Who could have guessed?
This cut the merge_blackholes runtime cost by 90% and cut runtime for the entire script by a third.
29
This is a mindset change that you need to internalize before contributing to scientific codebases as a non-domain-specialist: you're likely coming from a domain where you're the star, or at least perceive yourself as such. You write the beating heart of an application, or train core models, or coordinate millions and billions of requests without losing sight of a single sparrow.
You're the hotshot, code-spitting cowboy! Well, not here.

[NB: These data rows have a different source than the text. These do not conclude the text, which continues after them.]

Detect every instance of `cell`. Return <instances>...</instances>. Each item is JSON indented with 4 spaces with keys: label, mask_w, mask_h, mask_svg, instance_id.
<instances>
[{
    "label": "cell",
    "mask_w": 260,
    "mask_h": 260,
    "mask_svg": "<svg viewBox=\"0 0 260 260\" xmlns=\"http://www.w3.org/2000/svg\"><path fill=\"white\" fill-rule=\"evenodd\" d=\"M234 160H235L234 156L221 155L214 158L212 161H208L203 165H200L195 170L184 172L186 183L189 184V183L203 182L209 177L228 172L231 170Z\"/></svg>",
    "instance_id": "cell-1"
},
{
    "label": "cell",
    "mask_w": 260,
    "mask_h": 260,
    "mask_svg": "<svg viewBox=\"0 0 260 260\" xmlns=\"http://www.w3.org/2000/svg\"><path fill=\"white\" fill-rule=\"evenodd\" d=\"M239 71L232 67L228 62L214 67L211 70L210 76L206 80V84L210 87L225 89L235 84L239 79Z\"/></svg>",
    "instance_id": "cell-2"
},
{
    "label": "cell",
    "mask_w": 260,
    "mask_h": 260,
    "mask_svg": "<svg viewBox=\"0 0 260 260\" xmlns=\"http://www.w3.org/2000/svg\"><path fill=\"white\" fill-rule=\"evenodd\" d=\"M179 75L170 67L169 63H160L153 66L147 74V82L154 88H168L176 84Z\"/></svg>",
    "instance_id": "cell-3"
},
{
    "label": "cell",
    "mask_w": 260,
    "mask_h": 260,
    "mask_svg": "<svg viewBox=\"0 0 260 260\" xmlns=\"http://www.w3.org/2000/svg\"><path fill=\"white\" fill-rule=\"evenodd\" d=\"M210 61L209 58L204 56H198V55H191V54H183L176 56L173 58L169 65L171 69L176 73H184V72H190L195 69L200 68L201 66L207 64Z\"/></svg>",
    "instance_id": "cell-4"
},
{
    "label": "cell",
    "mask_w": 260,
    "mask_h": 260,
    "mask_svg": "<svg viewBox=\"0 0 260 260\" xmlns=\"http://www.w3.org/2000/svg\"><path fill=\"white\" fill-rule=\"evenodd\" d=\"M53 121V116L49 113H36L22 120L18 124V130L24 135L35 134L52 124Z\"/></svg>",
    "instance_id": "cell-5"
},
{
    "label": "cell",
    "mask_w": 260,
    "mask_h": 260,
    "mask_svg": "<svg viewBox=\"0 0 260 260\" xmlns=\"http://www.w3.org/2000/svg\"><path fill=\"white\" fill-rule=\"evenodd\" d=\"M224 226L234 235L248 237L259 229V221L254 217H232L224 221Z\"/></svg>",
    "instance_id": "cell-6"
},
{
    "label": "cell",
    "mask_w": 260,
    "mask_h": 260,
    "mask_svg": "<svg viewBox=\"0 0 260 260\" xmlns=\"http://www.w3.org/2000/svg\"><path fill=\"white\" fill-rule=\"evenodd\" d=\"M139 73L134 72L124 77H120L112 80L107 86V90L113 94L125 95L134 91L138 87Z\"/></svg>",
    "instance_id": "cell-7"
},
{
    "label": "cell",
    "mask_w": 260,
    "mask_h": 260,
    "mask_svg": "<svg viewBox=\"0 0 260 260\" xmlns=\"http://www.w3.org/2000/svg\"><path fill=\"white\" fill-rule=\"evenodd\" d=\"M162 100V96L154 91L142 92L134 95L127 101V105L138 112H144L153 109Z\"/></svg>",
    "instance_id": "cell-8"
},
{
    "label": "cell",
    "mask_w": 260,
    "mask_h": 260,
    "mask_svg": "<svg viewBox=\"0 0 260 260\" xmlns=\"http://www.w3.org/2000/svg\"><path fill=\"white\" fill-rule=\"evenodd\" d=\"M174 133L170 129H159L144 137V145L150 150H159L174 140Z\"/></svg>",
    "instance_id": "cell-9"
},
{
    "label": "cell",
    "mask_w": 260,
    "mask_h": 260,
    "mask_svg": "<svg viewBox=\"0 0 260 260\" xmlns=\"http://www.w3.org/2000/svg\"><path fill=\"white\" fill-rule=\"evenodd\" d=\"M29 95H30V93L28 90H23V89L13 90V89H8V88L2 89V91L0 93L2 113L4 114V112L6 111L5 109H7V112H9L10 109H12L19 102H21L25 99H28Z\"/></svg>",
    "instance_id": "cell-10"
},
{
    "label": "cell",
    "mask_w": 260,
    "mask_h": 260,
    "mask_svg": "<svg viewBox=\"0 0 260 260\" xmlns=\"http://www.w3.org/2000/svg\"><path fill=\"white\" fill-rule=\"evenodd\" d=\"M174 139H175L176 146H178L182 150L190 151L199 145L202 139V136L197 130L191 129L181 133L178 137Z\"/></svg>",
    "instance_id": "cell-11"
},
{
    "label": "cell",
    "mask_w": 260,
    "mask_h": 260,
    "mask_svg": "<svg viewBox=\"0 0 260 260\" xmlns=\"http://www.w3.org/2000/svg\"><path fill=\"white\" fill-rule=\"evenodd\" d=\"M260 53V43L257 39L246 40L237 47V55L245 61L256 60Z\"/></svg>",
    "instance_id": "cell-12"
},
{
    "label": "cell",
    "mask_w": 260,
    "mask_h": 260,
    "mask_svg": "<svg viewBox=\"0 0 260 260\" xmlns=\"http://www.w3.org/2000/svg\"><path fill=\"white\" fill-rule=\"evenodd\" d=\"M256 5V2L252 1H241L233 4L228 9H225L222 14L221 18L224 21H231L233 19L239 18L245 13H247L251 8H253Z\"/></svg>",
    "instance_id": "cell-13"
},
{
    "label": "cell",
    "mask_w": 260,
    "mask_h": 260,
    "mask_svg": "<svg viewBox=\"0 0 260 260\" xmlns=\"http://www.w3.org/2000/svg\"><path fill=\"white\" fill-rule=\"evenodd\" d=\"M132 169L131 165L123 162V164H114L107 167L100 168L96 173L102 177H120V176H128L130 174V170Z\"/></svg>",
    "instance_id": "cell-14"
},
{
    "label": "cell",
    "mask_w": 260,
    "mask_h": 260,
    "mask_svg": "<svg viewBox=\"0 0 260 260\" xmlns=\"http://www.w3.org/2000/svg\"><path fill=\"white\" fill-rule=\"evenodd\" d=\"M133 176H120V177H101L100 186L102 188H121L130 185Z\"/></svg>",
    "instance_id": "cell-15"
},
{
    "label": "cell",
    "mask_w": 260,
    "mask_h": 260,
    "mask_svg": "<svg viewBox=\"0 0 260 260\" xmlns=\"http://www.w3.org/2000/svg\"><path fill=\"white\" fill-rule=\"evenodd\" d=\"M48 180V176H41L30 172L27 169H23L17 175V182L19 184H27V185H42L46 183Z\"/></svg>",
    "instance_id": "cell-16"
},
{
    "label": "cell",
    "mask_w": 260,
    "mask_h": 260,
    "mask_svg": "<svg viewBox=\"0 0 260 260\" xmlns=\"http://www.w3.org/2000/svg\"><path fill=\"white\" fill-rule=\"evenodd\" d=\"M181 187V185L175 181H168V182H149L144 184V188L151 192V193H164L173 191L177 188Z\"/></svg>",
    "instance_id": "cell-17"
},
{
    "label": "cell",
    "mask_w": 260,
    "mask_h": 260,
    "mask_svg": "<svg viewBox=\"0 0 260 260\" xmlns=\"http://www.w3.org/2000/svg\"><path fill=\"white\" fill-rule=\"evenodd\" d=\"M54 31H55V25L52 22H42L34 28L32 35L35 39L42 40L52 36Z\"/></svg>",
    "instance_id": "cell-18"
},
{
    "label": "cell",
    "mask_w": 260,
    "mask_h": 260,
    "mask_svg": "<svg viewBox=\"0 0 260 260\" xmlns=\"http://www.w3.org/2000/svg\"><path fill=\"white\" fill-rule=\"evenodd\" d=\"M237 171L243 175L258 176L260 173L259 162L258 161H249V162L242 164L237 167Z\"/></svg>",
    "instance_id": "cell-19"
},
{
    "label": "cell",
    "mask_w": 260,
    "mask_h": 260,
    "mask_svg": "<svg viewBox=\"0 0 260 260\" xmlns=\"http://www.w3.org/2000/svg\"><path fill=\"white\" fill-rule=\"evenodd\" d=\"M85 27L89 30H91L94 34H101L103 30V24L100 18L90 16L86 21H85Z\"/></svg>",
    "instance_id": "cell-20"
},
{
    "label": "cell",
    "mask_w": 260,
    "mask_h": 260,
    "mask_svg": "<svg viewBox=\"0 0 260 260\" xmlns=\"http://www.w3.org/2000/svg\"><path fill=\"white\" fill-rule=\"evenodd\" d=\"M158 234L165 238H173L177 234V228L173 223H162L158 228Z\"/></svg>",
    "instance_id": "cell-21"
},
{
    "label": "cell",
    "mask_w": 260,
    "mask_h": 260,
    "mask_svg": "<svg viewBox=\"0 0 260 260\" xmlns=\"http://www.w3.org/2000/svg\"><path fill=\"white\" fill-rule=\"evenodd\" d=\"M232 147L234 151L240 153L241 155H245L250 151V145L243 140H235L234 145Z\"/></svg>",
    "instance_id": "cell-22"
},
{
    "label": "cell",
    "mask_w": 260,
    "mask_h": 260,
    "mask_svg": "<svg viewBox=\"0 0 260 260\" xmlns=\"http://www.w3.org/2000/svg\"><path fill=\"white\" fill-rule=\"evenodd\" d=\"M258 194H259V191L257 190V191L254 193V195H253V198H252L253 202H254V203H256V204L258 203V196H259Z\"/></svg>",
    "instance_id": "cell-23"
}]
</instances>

A scientific codebase and its maintainers does not care about any of that. They care about correctness (because it's very difficult to tell whether the results of a simulation are correct), comprehensibility (aka, the domain experts need to be able to understand the code at a glance) and timeliness (aka, this needs to be ready for my student's PhD defense in October).
Performance, important though it is, will never supercede these requirements, and if your interventions do not serve those ends, you are a net negative for the project.
This is why, for all the speedups that Rust could give us, we're not rushing to rewrite even a small part of it, at least not yet. There's too many remaining opportunities to optimize by making small adjustments to the native Python and adjusting the algorithms, and that's where our energy needs to go. The benefits from rewriting to other languages, though not insubstantial, are not yet worth the increased complexity compared to working on the native Python.
Further down the line, when the simulation is polished until it shines and we've plucked all the low-hanging fruit for optimization, that's when I'll come in with a list of proposed rewrites, designed to slot directly into the currently existing codebase with full testing and minimal changes to the API, the inputs, or the outputs: it should be all-but invisible.
On that day, we'll be reaping the benefits of targeted Rust-Python interoperation. But it is not this day.